[GIVEN INFORMATION]:
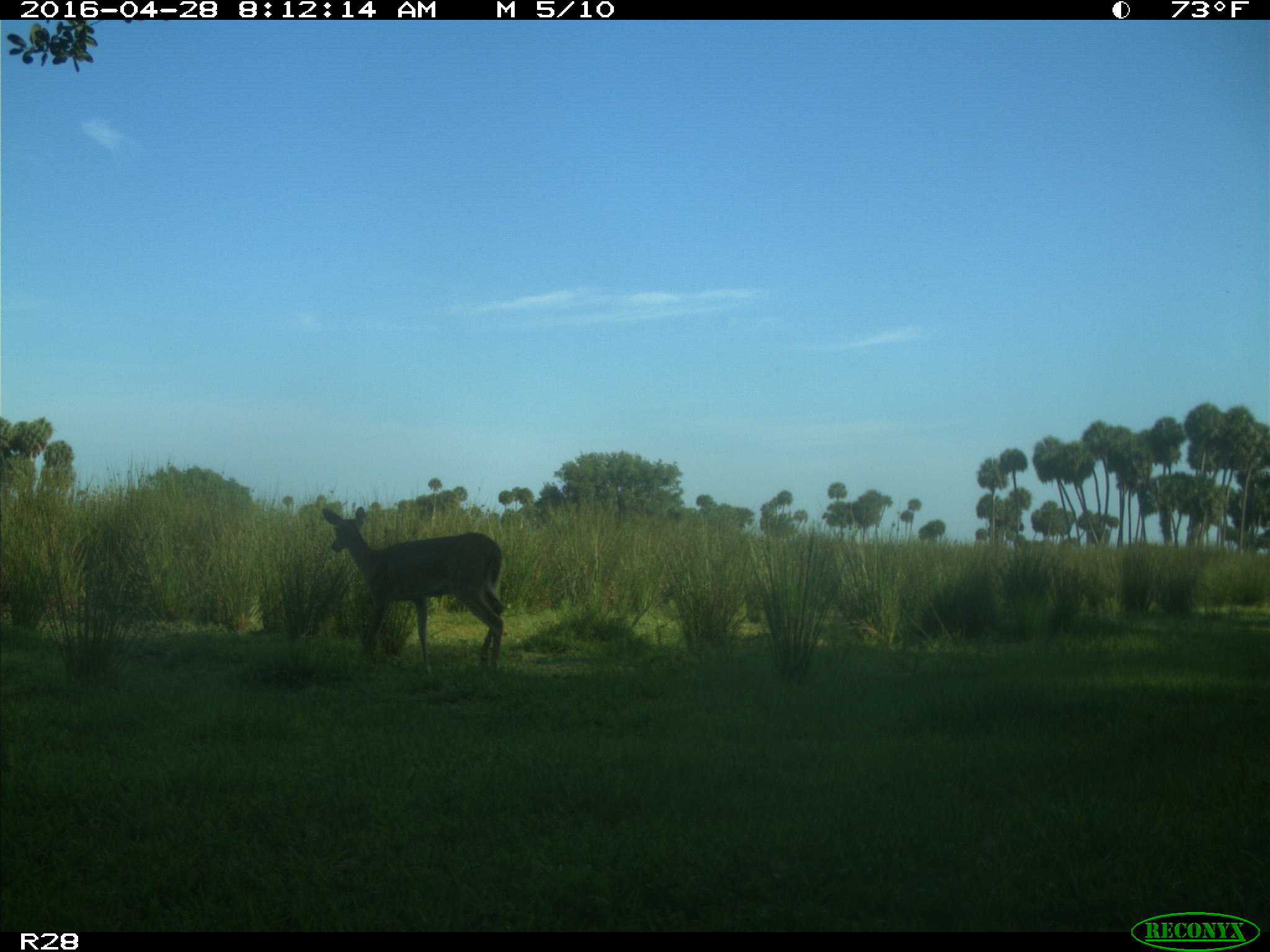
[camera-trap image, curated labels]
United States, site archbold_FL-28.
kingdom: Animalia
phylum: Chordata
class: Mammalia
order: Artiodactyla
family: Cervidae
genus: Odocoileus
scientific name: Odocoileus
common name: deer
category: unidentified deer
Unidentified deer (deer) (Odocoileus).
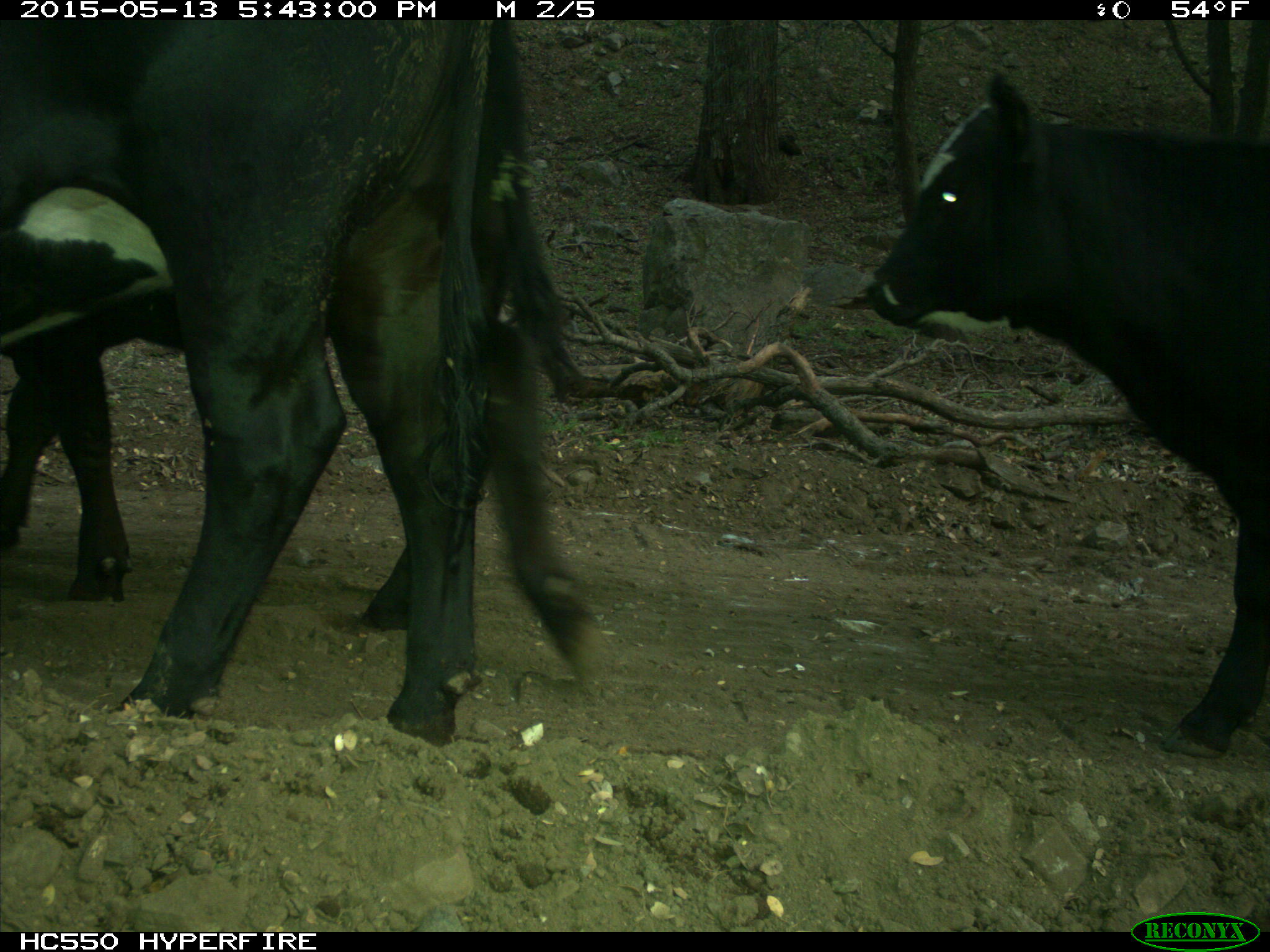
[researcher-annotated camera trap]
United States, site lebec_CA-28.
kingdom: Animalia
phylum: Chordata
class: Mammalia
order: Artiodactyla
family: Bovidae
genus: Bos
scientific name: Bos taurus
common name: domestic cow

[TASK PROMPT]:
Everything in the records must be returned exactly, except the pictures.

[COMPLETED TASK]:
[camera-trap image, curated labels]
United States, site archbold_FL-28.
kingdom: Animalia
phylum: Chordata
class: Mammalia
order: Artiodactyla
family: Cervidae
genus: Odocoileus
scientific name: Odocoileus
common name: deer
category: unidentified deer
Unidentified deer (deer) (Odocoileus).
[researcher-annotated camera trap]
United States, site lebec_CA-28.
kingdom: Animalia
phylum: Chordata
class: Mammalia
order: Artiodactyla
family: Bovidae
genus: Bos
scientific name: Bos taurus
common name: domestic cow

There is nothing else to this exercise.